▸ Work to be completed: Reproduce each of the following rows verbatim, omitting the pictures from your reproduction.

** START Data provided **

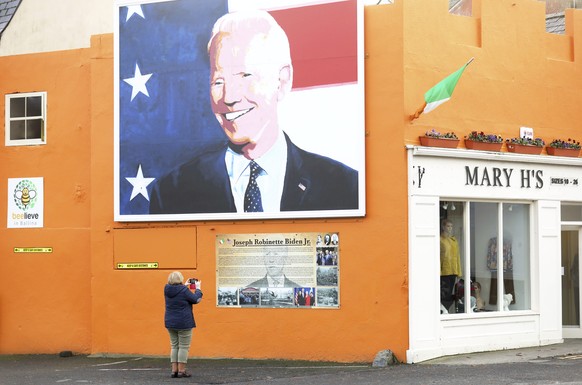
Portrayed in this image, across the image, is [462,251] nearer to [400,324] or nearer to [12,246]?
[400,324]

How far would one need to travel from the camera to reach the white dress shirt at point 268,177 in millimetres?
17469

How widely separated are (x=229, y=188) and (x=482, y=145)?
4498 millimetres

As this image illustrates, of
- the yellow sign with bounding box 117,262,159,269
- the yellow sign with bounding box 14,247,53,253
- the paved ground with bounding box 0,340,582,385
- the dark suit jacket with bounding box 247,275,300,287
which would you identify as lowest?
the paved ground with bounding box 0,340,582,385

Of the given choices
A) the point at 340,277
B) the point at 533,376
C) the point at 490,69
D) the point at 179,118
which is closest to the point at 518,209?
the point at 490,69

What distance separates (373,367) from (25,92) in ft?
29.8

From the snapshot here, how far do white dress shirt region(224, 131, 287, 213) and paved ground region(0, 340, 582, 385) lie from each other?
2.76 metres

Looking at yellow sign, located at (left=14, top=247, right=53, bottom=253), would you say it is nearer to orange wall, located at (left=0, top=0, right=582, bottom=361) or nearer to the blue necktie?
orange wall, located at (left=0, top=0, right=582, bottom=361)

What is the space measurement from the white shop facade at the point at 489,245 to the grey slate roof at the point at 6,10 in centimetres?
907

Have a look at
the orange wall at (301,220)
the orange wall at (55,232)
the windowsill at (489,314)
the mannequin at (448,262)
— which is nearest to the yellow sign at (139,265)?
the orange wall at (301,220)

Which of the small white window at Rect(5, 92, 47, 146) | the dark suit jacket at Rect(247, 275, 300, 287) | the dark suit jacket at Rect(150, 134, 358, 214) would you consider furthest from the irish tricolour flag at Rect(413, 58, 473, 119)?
the small white window at Rect(5, 92, 47, 146)

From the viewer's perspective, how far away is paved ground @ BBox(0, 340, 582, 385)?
1443 cm

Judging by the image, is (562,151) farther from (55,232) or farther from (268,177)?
(55,232)

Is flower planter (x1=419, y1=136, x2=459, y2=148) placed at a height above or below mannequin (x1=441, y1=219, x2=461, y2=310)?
above

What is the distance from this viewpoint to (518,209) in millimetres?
18516
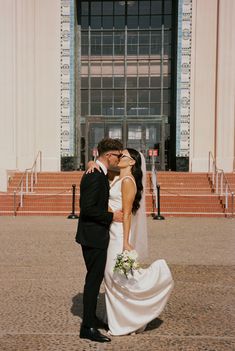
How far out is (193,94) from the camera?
65.3 ft

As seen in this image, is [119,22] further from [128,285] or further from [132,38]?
[128,285]

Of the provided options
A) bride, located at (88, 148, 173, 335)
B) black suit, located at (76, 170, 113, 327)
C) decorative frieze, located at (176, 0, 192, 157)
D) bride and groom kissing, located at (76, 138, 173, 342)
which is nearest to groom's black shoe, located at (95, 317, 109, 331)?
bride and groom kissing, located at (76, 138, 173, 342)

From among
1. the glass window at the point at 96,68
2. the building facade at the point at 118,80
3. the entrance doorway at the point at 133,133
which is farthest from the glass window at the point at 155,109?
the glass window at the point at 96,68

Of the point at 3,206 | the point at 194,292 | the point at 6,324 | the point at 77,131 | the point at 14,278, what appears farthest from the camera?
the point at 77,131

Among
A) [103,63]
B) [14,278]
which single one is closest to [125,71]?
[103,63]

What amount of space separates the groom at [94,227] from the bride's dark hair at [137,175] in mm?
245

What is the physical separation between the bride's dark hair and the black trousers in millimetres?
587

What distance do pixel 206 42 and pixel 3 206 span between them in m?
11.2

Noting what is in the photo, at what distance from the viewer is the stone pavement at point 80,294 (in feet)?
13.9

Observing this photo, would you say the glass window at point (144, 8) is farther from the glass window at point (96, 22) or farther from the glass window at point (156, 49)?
the glass window at point (96, 22)

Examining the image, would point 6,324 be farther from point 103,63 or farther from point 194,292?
point 103,63

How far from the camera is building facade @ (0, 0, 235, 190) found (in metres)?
19.0

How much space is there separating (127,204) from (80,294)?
76.5 inches

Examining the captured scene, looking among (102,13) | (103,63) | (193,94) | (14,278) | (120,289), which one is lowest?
(14,278)
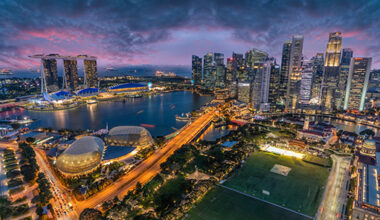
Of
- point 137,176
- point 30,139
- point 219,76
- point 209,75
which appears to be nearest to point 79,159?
point 137,176

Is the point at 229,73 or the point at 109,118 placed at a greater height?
the point at 229,73

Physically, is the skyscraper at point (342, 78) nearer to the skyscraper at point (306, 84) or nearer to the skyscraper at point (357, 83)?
the skyscraper at point (357, 83)

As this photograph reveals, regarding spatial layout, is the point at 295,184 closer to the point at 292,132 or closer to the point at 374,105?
the point at 292,132

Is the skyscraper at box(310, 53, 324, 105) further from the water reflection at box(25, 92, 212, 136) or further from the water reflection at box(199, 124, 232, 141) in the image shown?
the water reflection at box(25, 92, 212, 136)

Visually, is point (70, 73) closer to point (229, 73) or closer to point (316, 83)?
point (229, 73)

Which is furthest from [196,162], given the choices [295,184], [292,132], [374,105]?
[374,105]

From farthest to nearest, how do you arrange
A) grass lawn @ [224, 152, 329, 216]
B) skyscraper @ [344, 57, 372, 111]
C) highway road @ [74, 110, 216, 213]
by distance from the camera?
1. skyscraper @ [344, 57, 372, 111]
2. grass lawn @ [224, 152, 329, 216]
3. highway road @ [74, 110, 216, 213]

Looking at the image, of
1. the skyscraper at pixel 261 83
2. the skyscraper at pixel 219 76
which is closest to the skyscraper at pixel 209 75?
the skyscraper at pixel 219 76

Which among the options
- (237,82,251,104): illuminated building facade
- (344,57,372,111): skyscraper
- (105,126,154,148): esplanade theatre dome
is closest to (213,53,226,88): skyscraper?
(237,82,251,104): illuminated building facade
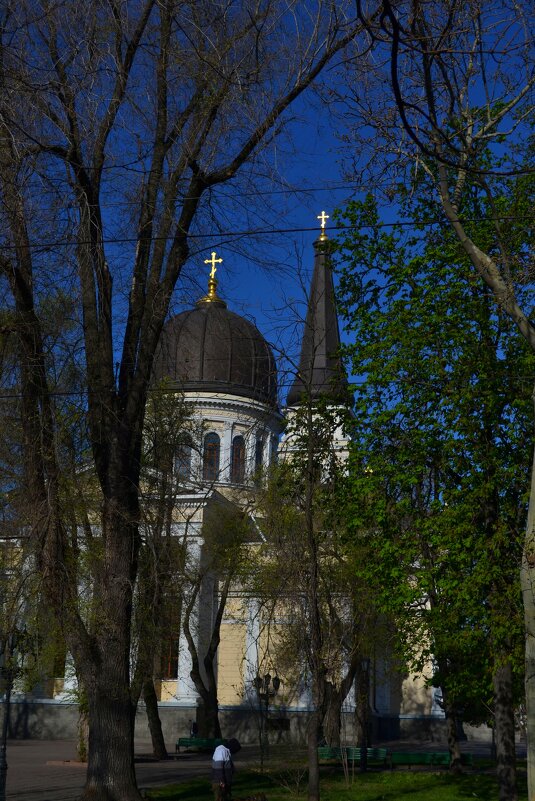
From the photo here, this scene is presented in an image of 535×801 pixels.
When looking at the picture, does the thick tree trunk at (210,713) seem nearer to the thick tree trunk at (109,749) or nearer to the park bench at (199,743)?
the park bench at (199,743)

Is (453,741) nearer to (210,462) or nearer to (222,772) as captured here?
(222,772)

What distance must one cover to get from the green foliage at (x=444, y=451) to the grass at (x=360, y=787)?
116 inches

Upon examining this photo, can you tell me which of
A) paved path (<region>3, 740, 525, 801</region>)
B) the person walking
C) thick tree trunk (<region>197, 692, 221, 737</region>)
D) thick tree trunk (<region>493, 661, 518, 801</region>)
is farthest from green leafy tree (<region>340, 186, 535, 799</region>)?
thick tree trunk (<region>197, 692, 221, 737</region>)

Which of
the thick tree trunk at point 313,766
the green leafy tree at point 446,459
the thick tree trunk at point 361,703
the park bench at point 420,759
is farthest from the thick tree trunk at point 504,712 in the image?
the thick tree trunk at point 361,703

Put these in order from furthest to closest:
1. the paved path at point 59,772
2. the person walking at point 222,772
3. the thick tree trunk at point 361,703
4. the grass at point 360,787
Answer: the thick tree trunk at point 361,703 → the paved path at point 59,772 → the grass at point 360,787 → the person walking at point 222,772

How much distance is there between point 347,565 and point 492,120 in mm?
17014

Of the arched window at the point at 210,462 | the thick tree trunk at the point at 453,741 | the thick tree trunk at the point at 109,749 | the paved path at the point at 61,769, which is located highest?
the arched window at the point at 210,462

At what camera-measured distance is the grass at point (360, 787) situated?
708 inches

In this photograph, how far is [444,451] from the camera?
16.2 metres

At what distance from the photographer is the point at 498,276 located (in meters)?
10.6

** END Data provided **

▸ Task solution:
Portrayed in this image, across the image, is [462,251] nearer to [400,324] or nearer to [12,246]?
[400,324]

How far would one need to travel from the camera to reach the white dress shirt at point 268,177 in millimetres?
17469

How widely separated are (x=229, y=188) and (x=482, y=145)?
4498 millimetres

As this image illustrates, of
- the yellow sign with bounding box 117,262,159,269
- the yellow sign with bounding box 14,247,53,253
- the paved ground with bounding box 0,340,582,385
- the dark suit jacket with bounding box 247,275,300,287
which would you identify as lowest?
the paved ground with bounding box 0,340,582,385

Of the given choices
A) the point at 340,277
B) the point at 533,376
C) the point at 490,69
D) the point at 179,118
which is closest to the point at 518,209?
the point at 490,69

What distance separates (373,367) from (25,92) in ft?
29.8

From the snapshot here, how far do white dress shirt region(224, 131, 287, 213) and paved ground region(0, 340, 582, 385) lie from each other?
2.76 metres

Looking at yellow sign, located at (left=14, top=247, right=53, bottom=253), would you say it is nearer to orange wall, located at (left=0, top=0, right=582, bottom=361) or nearer to the blue necktie?
orange wall, located at (left=0, top=0, right=582, bottom=361)

What is the space measurement from the white shop facade at the point at 489,245 to the grey slate roof at the point at 6,10 in centimetres?
907

Have a look at
the orange wall at (301,220)
the orange wall at (55,232)
the windowsill at (489,314)
the mannequin at (448,262)
— which is nearest to the yellow sign at (139,265)?
the orange wall at (301,220)

Which of the small white window at Rect(5, 92, 47, 146) | the dark suit jacket at Rect(247, 275, 300, 287) | the dark suit jacket at Rect(150, 134, 358, 214) would you consider furthest from the irish tricolour flag at Rect(413, 58, 473, 119)?
the small white window at Rect(5, 92, 47, 146)

From the viewer's perspective, how far away is paved ground @ BBox(0, 340, 582, 385)?
1443 cm

Judging by the image, is (562,151) farther from (55,232) or farther from (268,177)?
(55,232)

Is flower planter (x1=419, y1=136, x2=459, y2=148) placed at a height above or below mannequin (x1=441, y1=219, x2=461, y2=310)?
above

What is the distance from this viewpoint to (518,209) in millimetres?
18516
How far out is (193,94) from the camera?
65.3 ft

As seen in this image, is [119,22] further from [128,285] or further from [132,38]?
[128,285]

Of the provided options
A) bride, located at (88, 148, 173, 335)
B) black suit, located at (76, 170, 113, 327)
C) decorative frieze, located at (176, 0, 192, 157)
D) bride and groom kissing, located at (76, 138, 173, 342)
which is nearest to groom's black shoe, located at (95, 317, 109, 331)?
bride and groom kissing, located at (76, 138, 173, 342)

From among
1. the glass window at the point at 96,68
2. the building facade at the point at 118,80
3. the entrance doorway at the point at 133,133
which is farthest from the glass window at the point at 155,109?
the glass window at the point at 96,68

Of the point at 3,206 | the point at 194,292 | the point at 6,324 | the point at 77,131 | the point at 14,278, what appears farthest from the camera?
the point at 77,131

Among
A) [103,63]
B) [14,278]
which single one is closest to [125,71]?
[103,63]

What amount of space separates the groom at [94,227] from the bride's dark hair at [137,175] in mm?
245

What is the physical separation between the bride's dark hair and the black trousers in millimetres?
587

What distance do pixel 206 42 and pixel 3 206 span between them in m?
11.2

Noting what is in the photo, at what distance from the viewer is the stone pavement at point 80,294 (in feet)?
13.9

Observing this photo, would you say the glass window at point (144, 8) is farther from the glass window at point (96, 22) or farther from the glass window at point (156, 49)?
the glass window at point (96, 22)

Examining the image, would point 6,324 be farther from point 103,63 or farther from point 194,292?
point 103,63

How far from the camera is building facade @ (0, 0, 235, 190) found (in metres)?
19.0

How much space is there separating (127,204) from (80,294)?
76.5 inches

Examining the captured scene, looking among (102,13) | (103,63) | (193,94) | (14,278) | (120,289), which one is lowest?
(14,278)
Of
- point 137,176
- point 30,139
- point 219,76
- point 209,75
which appears to be nearest to point 79,159?
point 137,176

Is the point at 229,73 or the point at 109,118 placed at a greater height?
the point at 229,73

Physically, is the skyscraper at point (342, 78) nearer to the skyscraper at point (306, 84) or nearer to the skyscraper at point (357, 83)?
the skyscraper at point (357, 83)

As this photograph reveals, regarding spatial layout, is the point at 295,184 closer to the point at 292,132 or closer to the point at 374,105?
the point at 292,132

Is the skyscraper at box(310, 53, 324, 105) further from the water reflection at box(25, 92, 212, 136) or further from the water reflection at box(199, 124, 232, 141) in the image shown?
the water reflection at box(25, 92, 212, 136)

Visually, is point (70, 73) closer to point (229, 73) or closer to point (316, 83)?
point (229, 73)

Which is furthest from [196,162], given the choices [295,184], [292,132], [374,105]?
[374,105]

From farthest to nearest, how do you arrange
A) grass lawn @ [224, 152, 329, 216]
B) skyscraper @ [344, 57, 372, 111]
C) highway road @ [74, 110, 216, 213]
by distance from the camera?
1. skyscraper @ [344, 57, 372, 111]
2. grass lawn @ [224, 152, 329, 216]
3. highway road @ [74, 110, 216, 213]

Looking at the image, of
1. the skyscraper at pixel 261 83
2. the skyscraper at pixel 219 76
which is closest to the skyscraper at pixel 209 75?
the skyscraper at pixel 219 76

Which among the options
- (237,82,251,104): illuminated building facade
- (344,57,372,111): skyscraper
- (105,126,154,148): esplanade theatre dome
is closest to (213,53,226,88): skyscraper?
(237,82,251,104): illuminated building facade
From the photo here, this scene is presented in an image of 535×801 pixels.
When looking at the picture, does the thick tree trunk at (210,713) seem nearer to the thick tree trunk at (109,749) or nearer to the park bench at (199,743)?
the park bench at (199,743)

Is (453,741) nearer to (210,462) or nearer to (222,772) as captured here?
(222,772)

What distance must one cover to get from the green foliage at (x=444, y=451) to the grass at (x=360, y=787)?
116 inches

Upon examining this photo, can you tell me which of
A) paved path (<region>3, 740, 525, 801</region>)
B) the person walking
C) thick tree trunk (<region>197, 692, 221, 737</region>)
D) thick tree trunk (<region>493, 661, 518, 801</region>)
is farthest from green leafy tree (<region>340, 186, 535, 799</region>)?
thick tree trunk (<region>197, 692, 221, 737</region>)

Which of
the thick tree trunk at point 313,766
the green leafy tree at point 446,459
the thick tree trunk at point 361,703
the park bench at point 420,759
is farthest from the thick tree trunk at point 504,712 in the image?
the thick tree trunk at point 361,703

Put these in order from furthest to closest:
1. the paved path at point 59,772
2. the person walking at point 222,772
3. the thick tree trunk at point 361,703
4. the grass at point 360,787
Answer: the thick tree trunk at point 361,703 → the paved path at point 59,772 → the grass at point 360,787 → the person walking at point 222,772

How much distance is there between point 347,565 and point 492,120 in mm?
17014

Of the arched window at the point at 210,462 | the thick tree trunk at the point at 453,741 | the thick tree trunk at the point at 109,749 | the paved path at the point at 61,769, which is located highest?
the arched window at the point at 210,462

At what camera-measured distance is the grass at point (360, 787) situated?
708 inches

In this photograph, how far is [444,451] from the camera?
16.2 metres

At what distance from the photographer is the point at 498,276 located (in meters)?
10.6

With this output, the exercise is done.